Signs and symptoms of infection include fever, headache, muscle aches, backache, swollen lymph nodes, a general feeling of discomfort, and exhaustion. Within 1 to 3 days (sometimes longer) after the appearance of fever, the patient develops a papular rash. Death, when it occurs, is generally due to pneumonia.

But until now there have been few studies to look at how monkeypox infection damages the lungs. In the latest study, researchers at the Oregon National Primate Research Center infected macaque monkeys with the virus and followed the course of infection in the lungs of individual animals.

What they found was not only does the infection from monkeypox virus increase production of inflammatory proteins, it also decreases production of proteins that keep lung tissue intact and lubricated.

“Going into this study, we thought monkeypox caused disease primarily by inducing inflammation in the lung, and that leads to pneumonia,” said lead author Joseph Brown, a systems biologist at the Department of Energy’s Pacific Northwest National Laboratory. “We were surprised to see how badly the virus wrecked the structural integrity of the lungs.”

The results suggest that inflammation contributes to disease but it may not be the main component. Interfering with the structural proteins may play a major role.

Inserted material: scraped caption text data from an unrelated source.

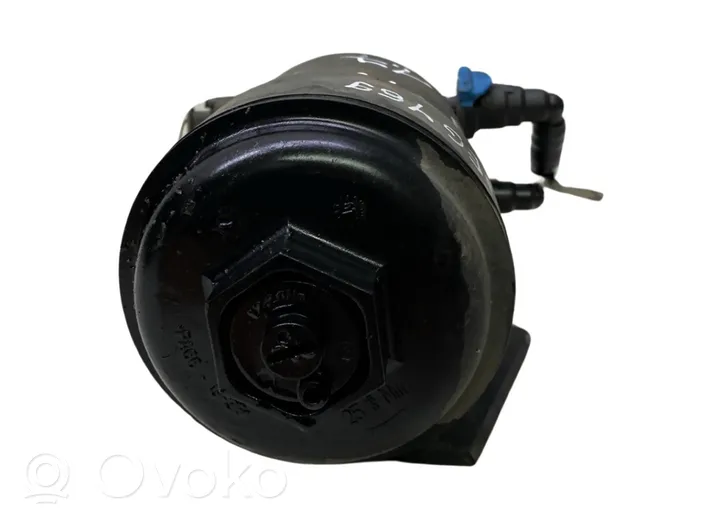 Opel Mokka Boîtier de filtre à carburant 95286876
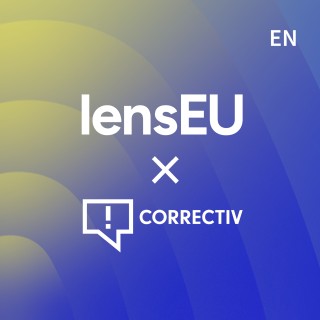LensEU – Zooming in on What Drives Europe's Community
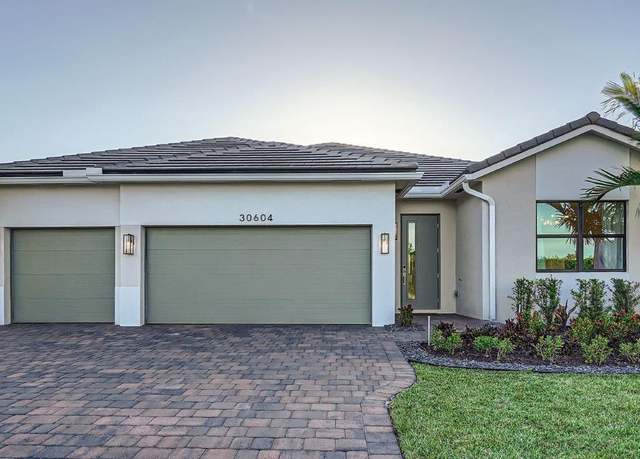 Property at Destin Plan, Homestead, FL 33033, 4 beds, 3 baths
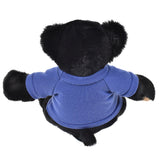 11" Rufus Bear w/T-Shirt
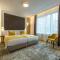 Leonardo Boutique Hotel Budapest M-Square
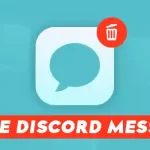 Guide How to Delete Discord Messages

Ultimately, this type of research could have wider implications than viral infection. “This study serves as a great reference for pulmonary diseases,” said co-author Josh Adkins. “It opens up the doors for other lung fluid studies.”

If these results can be reproduced in people, doctors might be able to give surfactants – lubricating chemicals that aid in gas exchange – to help the lung function in patients with altogether more common diseases such as bronchitis, emphysema or even flu.

As always, SRxA’s Word on Health will keep you informed of all developments.